*** EXTRACTED TEXT ***
Premium

Chicago's Brandon Johnson Refuses to Drop the Damn Shovel

AP Photo/Erin Hooley

This guy isn't in a hole. Mayor Brandon Johnson's in a tunnel of his own shoveling and on his way out the backside to China.

Holy smokes.

The negotiations for the teachers' union contract continue, with fired-but-still-in-his-job Chicago Public School Chief Executive Officer (aka superintendent) Pedro Martinez doing the city's heavy lifting.

If you remember back to last month, Johnson's hand-selected and appointed school board's sole purpose on Earth was to fire that pesky Martinez so Johnson could okay a schweet $300M one-year term payday loan to help meet the Chicago Teachers' Union (CTU) demands. A secondary reason was these impending contract talks. None of the principles wanted Martinez in the middle of the love fest between Brandon Johnson and the union, who, by the way, still carries the mayor on their role as a member, only an 'inactive' one. A four-year teacher who somehow, some way has a - so far - $3.8M pension in the union kitty (I keep meaning to talk to Ed about mine...).

Anyway,

Martinez invoked a clause in his contract that stated if he got fired, he stayed in his seat for an additional six months from that date. First bummer for Johnson's plans. 

The second was when contract talks with the union commenced, and school board members appeared at the venue. To Martinez's horror, they walked right past the city representatives' table, where Martinez himself was. Board members sat down with the union reps and were aggressively smug as they did so, taking time to taunt the city officers. 

Mr Martinez was in court that evening and had the board members booted, with him named sole authority over the contract talks and, perhaps, a nice little 'breach of contract' case made as lagniappe.

...The board may have "breached" Martinez's contract...among the other disgraceful things on what appears to be a very long list.
*** SUPPLIED ENTRIES ***
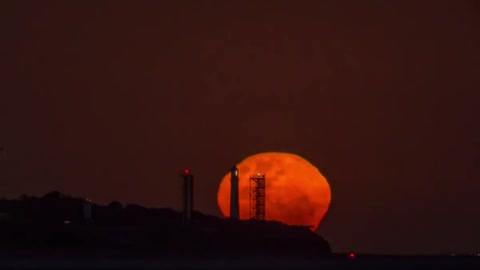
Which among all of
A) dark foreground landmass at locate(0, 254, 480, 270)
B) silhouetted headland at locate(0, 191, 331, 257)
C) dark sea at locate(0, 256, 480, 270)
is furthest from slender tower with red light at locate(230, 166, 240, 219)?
dark sea at locate(0, 256, 480, 270)

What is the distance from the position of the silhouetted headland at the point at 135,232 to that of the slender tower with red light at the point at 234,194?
5.21 ft

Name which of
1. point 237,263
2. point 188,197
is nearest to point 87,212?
point 188,197

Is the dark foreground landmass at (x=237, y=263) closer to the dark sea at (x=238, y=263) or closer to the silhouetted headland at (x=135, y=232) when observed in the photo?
the dark sea at (x=238, y=263)

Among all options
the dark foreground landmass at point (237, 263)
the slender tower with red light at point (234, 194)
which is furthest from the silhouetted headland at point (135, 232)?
the dark foreground landmass at point (237, 263)

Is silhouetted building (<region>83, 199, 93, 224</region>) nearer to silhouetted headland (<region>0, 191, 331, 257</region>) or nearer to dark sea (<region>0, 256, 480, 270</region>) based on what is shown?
silhouetted headland (<region>0, 191, 331, 257</region>)

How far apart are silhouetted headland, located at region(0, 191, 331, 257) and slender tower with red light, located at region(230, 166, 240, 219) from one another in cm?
159

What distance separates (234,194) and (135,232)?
18785 millimetres

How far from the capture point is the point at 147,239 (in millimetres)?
64375

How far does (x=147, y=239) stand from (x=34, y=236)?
23.7 feet

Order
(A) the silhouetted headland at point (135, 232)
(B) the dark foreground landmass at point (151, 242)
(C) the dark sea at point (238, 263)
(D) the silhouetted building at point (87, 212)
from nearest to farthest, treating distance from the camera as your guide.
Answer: (C) the dark sea at point (238, 263), (B) the dark foreground landmass at point (151, 242), (A) the silhouetted headland at point (135, 232), (D) the silhouetted building at point (87, 212)

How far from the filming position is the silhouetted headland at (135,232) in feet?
195

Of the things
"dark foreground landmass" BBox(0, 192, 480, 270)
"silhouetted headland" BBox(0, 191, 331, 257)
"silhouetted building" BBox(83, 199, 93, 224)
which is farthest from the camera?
"silhouetted building" BBox(83, 199, 93, 224)

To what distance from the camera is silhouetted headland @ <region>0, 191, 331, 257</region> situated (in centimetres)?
5956

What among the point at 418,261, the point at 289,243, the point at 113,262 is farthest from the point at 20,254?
the point at 289,243
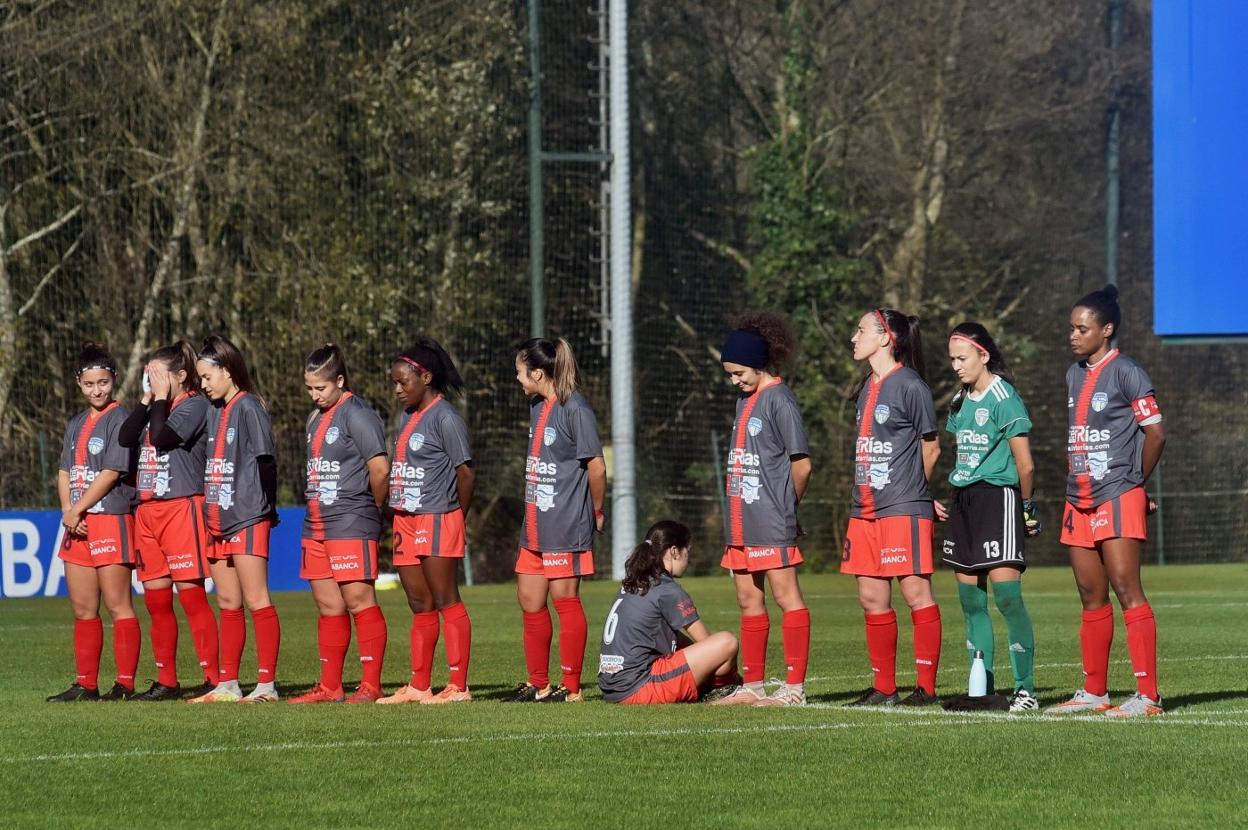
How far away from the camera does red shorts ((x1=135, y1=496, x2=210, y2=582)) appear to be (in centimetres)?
1044

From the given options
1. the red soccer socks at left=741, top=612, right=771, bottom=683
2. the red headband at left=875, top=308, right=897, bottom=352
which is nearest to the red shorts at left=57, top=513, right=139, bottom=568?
the red soccer socks at left=741, top=612, right=771, bottom=683

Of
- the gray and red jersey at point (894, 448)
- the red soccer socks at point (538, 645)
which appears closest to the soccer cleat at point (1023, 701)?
the gray and red jersey at point (894, 448)

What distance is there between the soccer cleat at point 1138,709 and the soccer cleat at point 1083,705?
0.26ft

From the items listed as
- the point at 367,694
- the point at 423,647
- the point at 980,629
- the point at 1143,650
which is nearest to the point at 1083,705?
the point at 1143,650

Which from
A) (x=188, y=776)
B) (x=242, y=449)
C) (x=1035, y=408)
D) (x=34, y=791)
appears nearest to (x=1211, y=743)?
(x=188, y=776)

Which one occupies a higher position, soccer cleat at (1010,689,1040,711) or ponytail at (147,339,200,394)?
ponytail at (147,339,200,394)

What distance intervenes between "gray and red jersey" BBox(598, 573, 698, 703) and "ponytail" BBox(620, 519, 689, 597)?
1.8 inches

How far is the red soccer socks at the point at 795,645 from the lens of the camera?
31.3 ft

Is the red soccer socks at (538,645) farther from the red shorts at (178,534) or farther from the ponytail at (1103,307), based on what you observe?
the ponytail at (1103,307)

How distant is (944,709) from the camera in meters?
9.09

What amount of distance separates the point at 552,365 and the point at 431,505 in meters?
1.02

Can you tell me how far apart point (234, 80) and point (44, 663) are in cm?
1393

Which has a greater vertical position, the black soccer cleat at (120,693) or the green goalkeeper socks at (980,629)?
the green goalkeeper socks at (980,629)

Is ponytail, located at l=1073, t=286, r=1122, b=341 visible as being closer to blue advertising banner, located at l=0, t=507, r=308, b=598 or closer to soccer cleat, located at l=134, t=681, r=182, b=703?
soccer cleat, located at l=134, t=681, r=182, b=703
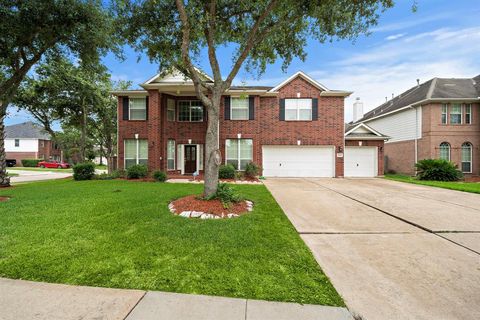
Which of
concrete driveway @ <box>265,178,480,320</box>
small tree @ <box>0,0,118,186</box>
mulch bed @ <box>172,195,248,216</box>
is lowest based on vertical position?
concrete driveway @ <box>265,178,480,320</box>

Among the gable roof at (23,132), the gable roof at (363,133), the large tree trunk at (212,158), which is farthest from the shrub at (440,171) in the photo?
the gable roof at (23,132)

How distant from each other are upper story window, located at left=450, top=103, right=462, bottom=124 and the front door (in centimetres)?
1906

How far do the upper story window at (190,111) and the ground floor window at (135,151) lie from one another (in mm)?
2960

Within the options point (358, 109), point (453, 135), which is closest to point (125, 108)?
point (453, 135)

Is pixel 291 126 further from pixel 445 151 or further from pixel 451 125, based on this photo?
pixel 451 125

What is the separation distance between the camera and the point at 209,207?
19.6 ft

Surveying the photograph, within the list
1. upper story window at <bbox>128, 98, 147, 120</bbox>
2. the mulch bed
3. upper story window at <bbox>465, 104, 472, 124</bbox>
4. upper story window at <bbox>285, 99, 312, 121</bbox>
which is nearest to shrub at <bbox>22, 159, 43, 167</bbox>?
upper story window at <bbox>128, 98, 147, 120</bbox>

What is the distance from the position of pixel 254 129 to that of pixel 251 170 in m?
2.79

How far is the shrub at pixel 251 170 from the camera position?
14.5 metres

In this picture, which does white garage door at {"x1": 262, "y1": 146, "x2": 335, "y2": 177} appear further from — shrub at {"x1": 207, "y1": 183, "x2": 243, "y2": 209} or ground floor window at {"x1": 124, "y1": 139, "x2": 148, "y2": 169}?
shrub at {"x1": 207, "y1": 183, "x2": 243, "y2": 209}

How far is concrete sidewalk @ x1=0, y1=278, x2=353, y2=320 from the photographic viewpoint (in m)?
2.32

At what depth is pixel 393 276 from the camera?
10.4 feet

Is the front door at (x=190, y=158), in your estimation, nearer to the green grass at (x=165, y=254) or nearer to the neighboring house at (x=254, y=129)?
the neighboring house at (x=254, y=129)

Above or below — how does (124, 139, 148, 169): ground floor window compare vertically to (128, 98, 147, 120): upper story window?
below
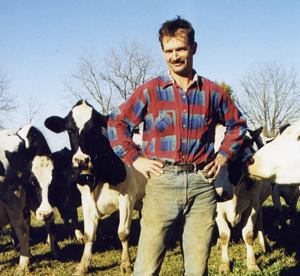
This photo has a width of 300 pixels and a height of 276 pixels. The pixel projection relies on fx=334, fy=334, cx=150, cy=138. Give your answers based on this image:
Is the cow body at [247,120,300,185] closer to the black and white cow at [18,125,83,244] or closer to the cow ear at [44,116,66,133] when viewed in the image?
the cow ear at [44,116,66,133]

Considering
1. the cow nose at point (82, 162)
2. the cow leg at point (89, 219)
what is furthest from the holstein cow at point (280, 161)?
the cow leg at point (89, 219)

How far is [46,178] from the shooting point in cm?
532

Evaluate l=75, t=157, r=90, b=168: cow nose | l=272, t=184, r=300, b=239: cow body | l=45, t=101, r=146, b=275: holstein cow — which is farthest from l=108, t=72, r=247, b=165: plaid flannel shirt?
l=272, t=184, r=300, b=239: cow body

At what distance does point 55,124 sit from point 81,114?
0.52m

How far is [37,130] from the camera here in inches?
248

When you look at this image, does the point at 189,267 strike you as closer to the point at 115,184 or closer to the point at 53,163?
the point at 115,184

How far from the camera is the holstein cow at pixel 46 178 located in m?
5.14

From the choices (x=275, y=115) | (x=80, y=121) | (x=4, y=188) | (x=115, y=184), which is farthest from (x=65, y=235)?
(x=275, y=115)

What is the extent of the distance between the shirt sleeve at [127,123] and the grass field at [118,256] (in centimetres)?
277

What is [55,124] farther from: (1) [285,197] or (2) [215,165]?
(1) [285,197]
***
THINGS TO DO ->
A – In the piece on Chicago Mayor Brandon Johnson, transcribe everything from "Mr Martinez was" down to "very long list.".
B – Rewrite the paragraph of the Brandon Johnson piece that begins "The second was when contract talks" more briefly, keeping its main facts.
C – Supply the next part of the piece on Mayor Brandon Johnson and the Chicago teachers' union contract talks, starting after its last sentence.

ANSWERS BY ITEM NUMBER ->
A –
Mr Martinez was in court that evening and had the board members booted, with him named sole authority over the contract talks and, perhaps, a nice little 'breach of contract' case made as lagniappe.

...The board may have "breached" Martinez's contract...among the other disgraceful things on what appears to be a very long list.

B – When contract talks with the union began, school board members showed up at the venue. To Martinez's horror, they walked past the city representatives' table where he sat and joined the union reps instead, smugly taunting the city officers.

C –
Cook County Judge Joel Chupak ruled that Chicago school board members must not meddle in contract negotiations with the Chicago Teachers Union and that their actions have kneecapped Chicago Public Schools CEO Pedro Martinez's ability to do his job on behalf of students and taxpayers.

Martinez says Chicago school board members intimidated CPS staffers on Monday, saying, "We hold all the cards," when they showed up during CTU contract talks. A judge issued a temporary restraining order against the board, saying the move caused irreparable harm to Martinez and his ability to bargain on behalf of CPS.

Even a normally friendly Chicago station scathingly referred to the mayor's part in fleecing Chicago taxpayers at the bargaining table while discussing the CTU president whining about Martinez.

...I think it's a derisive term to signal her unhappiness with the fact that the mayor has been, sort of, sidelined here. Ah, the board that represents that mayor has been sidelined here and here is this sort of bureaucrat who has been elevated through this court order into a position... Well, frankly, he oughta be. The CPS CEO should be the one negotiating the contract. We're just in a bizarre situation, right? Because we have a mayor who is, uh, frankly, a tool of the union and that's been demonstrated at this stage. Normally we'd have a mayor who'd be on the other side of the table from the union, trying to protect the taxpayers. And we don't have that...

Everyone at the roundtable is nodding along. No one stops him to say, 'Oh, that's not fair' or anything like that.

WE HAVE A MAYOR WHO IS A TOOL OF THE UNION

All of Chicago is watching this shameless corruption play out on the news and across X all day long.

In the meantime, Illinois' corpulent corporate executive, J.B. Pritzker, was trying to get one of those 'for the children' bills through the IL legislature, and he needed some help from his biggest ward of the state, Mayor Johnson.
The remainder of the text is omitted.